Anyway, goal status, from hardest to easiest:
  • Try new fun things - That's a new goal I added recently, so it has no data points yet. I'm not really worried about meeting this goal, but it sure is fun to get some points for things I want to do anyway (2/week).
  • Pomodoros of important things - Another new goal. Initial target at 7/week, but it will need to go a lot higher once I get used to it. I have a lot of projects I want to move forward without good goals or measures, so rather than ignoring them or adding 20 or so separate goals of dubious quality, I'm adding a catch-all "pomodoros spent on doing any of them" goal (anything covered by another goal doesn't count here). This might still end up leaving half of the projects without any significant progress, but that's better than all of them. 
  • Exercise - This goal has been suffering from serious difficulties. Early on I managed to get sick, last week my exercise equipment broke down (fortunately ebay was pretty fast as shipping replacements). I'm about right on track for 3h/week target, and I might consider increasing it to 3.5h/week someday, but for now I'm just going to stick to current target.
  • Online Education - I found a lot of resources other than Udacity, so this goal is safer long-term than I was originally worried. I still feel it's relatively hard to find quality resources in subjects that interest me, and in a few months I might run out of them, but for the time being 3 lessons/week is just fine.
  • Play Magic - No troubles here, but I don't feel any major reason to ramp this up from 10 games/week.
  • Open Source contributions - This has been going surprisingly well, and I'll soon post about some of the things I've been working on, and since this is really important I'm going to increase the rate from 7 commits/week to 10 commits/week.
  • Blog posts - It seems I accidentally wrote a post that got into top 10 of this blog ever just a few days ago. It's so random which posts become popular and which posts almost nobody reads... Anyway I've got ton of things I want to write about, and I really like this blog being much more active, so I'm increasing the target from 2 posts/week to 3 posts/week.
  • Books - I feel a bit like a Soviet factory manager here since I went through my list of things to read, sorted by shortest first, and I'm focusing on these first. But then correlation between length of the book and its intellectual value is not that high, so it's a totally reasonable behaviour. I'm going to increase the target from 2/month to 3/month since I still have a huge stack of things I want to read, and it's going to take me years to get through it no matter the target.

Future goals

There's a lot of things I want to improve, but they don't have obvious good goals. I tried a dubious goal with paleo diet, and that didn't go too well, so I'll stay away from other "do less" goals.

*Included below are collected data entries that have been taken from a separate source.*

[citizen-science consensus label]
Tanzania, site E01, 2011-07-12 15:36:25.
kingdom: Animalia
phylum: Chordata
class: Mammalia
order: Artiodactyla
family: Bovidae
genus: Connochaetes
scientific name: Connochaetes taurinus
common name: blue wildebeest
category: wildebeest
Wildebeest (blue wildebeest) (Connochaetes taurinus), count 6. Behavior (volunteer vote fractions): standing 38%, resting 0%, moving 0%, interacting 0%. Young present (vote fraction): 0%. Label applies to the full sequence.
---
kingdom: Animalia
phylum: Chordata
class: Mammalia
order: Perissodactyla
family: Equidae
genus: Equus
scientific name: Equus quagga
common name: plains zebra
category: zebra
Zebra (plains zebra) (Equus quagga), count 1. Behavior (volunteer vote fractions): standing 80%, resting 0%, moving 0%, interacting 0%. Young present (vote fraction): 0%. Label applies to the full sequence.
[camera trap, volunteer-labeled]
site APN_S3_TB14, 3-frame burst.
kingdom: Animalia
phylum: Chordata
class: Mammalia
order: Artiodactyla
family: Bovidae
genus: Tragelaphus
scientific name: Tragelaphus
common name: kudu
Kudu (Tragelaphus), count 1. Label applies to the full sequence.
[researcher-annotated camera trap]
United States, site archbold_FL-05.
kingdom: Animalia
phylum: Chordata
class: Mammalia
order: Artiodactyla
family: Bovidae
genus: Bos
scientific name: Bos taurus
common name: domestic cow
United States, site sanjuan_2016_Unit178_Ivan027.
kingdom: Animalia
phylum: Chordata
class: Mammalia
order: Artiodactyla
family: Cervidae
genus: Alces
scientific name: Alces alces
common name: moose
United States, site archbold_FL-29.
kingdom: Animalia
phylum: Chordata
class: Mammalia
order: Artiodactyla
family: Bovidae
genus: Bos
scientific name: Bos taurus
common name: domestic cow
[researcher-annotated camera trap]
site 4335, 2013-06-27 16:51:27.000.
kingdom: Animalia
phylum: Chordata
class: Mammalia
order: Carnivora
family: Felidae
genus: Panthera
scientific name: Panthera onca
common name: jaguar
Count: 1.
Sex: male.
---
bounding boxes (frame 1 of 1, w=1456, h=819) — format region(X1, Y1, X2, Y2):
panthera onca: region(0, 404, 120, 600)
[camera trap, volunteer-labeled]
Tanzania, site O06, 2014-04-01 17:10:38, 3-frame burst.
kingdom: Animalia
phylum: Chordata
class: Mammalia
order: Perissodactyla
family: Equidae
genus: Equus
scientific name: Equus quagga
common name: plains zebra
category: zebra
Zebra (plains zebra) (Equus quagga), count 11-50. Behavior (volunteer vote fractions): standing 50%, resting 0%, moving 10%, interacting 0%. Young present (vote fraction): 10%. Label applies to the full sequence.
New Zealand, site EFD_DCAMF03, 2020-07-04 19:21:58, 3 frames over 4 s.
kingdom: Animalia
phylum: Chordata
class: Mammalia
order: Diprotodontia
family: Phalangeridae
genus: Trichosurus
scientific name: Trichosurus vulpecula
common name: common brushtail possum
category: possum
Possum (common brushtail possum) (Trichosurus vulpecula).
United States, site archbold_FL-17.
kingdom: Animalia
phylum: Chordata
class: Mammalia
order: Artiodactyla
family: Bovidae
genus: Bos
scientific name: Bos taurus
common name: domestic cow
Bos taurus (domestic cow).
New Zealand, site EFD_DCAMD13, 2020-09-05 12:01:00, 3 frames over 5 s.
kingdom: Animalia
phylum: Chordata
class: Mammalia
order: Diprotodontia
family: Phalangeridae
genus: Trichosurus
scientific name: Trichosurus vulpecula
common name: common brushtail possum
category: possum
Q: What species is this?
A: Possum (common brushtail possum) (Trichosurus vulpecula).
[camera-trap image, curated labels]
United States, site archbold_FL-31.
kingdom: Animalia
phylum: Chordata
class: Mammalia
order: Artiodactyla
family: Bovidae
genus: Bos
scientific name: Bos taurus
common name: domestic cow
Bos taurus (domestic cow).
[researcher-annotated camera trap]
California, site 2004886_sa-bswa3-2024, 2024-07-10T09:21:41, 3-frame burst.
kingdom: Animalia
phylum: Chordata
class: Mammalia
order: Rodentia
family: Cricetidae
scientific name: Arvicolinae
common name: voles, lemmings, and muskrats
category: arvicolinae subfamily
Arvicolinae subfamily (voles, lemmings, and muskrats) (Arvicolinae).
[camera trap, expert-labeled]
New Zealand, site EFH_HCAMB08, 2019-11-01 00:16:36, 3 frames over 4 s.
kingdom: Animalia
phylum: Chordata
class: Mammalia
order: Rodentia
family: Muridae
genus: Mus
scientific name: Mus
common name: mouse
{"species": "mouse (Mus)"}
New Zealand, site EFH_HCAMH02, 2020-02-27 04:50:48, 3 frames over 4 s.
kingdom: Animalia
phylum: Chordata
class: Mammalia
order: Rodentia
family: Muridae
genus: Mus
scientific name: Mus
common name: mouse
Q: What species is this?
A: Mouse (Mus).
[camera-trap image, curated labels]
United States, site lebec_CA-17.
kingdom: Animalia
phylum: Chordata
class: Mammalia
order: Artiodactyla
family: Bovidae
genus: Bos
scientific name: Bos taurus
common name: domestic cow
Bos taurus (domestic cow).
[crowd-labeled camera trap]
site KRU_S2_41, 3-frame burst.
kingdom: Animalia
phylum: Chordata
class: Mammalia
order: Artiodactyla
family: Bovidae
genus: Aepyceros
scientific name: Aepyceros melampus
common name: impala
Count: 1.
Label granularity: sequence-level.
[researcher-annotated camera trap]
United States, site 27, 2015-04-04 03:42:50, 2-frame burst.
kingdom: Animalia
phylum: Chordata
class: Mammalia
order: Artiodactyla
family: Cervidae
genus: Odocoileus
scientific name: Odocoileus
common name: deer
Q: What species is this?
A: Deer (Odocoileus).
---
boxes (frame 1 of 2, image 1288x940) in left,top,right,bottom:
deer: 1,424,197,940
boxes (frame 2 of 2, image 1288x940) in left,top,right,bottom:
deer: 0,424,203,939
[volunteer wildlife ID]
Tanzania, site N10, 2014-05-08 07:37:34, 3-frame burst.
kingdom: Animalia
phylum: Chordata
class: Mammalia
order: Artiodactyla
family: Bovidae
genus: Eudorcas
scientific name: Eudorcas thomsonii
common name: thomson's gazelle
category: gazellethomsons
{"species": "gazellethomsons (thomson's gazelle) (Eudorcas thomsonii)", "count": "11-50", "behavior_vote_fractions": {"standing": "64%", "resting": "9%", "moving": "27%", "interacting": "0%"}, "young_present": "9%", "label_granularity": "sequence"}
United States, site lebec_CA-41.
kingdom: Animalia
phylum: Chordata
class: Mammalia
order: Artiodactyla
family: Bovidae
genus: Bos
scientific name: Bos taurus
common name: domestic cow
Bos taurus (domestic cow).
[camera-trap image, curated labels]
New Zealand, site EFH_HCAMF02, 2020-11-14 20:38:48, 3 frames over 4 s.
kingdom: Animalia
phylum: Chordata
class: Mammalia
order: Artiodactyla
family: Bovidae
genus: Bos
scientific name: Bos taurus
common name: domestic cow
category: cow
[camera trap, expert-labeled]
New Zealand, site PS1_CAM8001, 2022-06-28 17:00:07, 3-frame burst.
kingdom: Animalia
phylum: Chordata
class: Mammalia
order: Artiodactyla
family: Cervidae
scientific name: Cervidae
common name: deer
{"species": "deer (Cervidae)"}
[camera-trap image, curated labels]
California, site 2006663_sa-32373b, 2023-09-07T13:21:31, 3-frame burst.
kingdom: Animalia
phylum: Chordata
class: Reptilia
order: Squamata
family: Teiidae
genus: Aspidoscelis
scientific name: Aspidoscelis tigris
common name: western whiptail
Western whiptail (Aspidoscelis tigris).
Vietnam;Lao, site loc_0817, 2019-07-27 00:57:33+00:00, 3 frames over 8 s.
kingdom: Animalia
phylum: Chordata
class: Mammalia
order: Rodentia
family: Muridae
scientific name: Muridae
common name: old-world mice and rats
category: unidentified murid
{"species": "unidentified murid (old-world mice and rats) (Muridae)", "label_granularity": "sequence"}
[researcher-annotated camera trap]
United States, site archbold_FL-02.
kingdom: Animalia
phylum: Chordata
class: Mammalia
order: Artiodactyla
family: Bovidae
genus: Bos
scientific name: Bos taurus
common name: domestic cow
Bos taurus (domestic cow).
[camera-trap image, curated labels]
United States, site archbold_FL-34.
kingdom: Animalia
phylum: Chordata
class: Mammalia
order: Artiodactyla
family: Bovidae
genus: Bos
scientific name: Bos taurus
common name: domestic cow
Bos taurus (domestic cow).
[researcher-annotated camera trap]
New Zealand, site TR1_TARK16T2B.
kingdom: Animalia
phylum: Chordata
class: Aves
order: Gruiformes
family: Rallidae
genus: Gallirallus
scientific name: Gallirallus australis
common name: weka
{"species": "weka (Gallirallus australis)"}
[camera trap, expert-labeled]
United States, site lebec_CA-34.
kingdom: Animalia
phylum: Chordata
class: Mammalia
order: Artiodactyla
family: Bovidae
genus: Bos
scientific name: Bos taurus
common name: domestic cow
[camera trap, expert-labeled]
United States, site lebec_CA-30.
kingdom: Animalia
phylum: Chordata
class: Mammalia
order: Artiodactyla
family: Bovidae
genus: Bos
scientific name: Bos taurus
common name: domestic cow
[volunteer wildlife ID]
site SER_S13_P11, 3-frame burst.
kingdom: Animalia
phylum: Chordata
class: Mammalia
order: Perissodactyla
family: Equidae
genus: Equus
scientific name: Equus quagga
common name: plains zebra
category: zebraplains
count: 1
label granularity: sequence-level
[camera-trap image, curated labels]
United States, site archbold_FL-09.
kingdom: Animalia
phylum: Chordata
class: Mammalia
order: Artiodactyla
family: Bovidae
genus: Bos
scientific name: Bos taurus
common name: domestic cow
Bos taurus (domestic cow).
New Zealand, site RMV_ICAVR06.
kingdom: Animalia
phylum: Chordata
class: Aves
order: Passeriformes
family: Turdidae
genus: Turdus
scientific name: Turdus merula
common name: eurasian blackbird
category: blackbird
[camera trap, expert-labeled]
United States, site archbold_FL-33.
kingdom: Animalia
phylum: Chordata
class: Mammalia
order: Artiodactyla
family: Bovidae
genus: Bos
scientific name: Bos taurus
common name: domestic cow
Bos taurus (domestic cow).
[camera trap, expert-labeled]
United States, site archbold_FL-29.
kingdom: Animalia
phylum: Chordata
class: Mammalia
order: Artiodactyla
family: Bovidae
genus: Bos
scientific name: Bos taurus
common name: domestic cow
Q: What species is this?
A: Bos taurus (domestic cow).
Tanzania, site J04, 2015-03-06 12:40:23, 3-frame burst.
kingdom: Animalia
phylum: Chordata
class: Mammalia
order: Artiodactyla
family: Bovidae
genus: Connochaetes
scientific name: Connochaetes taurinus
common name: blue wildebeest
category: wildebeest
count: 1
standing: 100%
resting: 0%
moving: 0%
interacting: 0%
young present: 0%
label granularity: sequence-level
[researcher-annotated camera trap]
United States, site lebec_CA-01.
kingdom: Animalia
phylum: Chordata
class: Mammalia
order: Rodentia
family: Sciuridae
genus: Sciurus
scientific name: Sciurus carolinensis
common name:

Doing new fun things sound like a good catch-all goal to make sure time spent having fun still feels like achieving something, and it's important to have some balance in life. Goals are self-correcting, since ones that have lowest "days until derailment" feel most like an achievement to focus on, so there's no worry I'm just going to play new video games all time next month for some nice points.

Another area that really benefits from adequate focus, and which I often got bad at taking care of in the past is maintaining my GTD system. Unfortunately none of the metrics are sensible - my GTD inbox will invariably go way above 0 (and likely >200) since I tend to do reviews using "dump everything into inbox, then dump all my thoughts into inbox, then process one item at a time" system and it can take a long time to get it together. Even not counting reviews inbox often gets temporarily flooded by new content, and that's perfectly fine, as long as it all gets processed within reasonable time. I have no idea what to do about it all.

Of all the projects currently covered by "do more pomodoros" goal - some of them might end up having their own goals if I can come up with any, or they might just get completed or blocked for longer time (another reason why I don't want to put them all onto separate goals). I'm not sure if the pomodoro goal will really work or not. If not - I'll have to come up with some other way of ensuring these things are moving forward.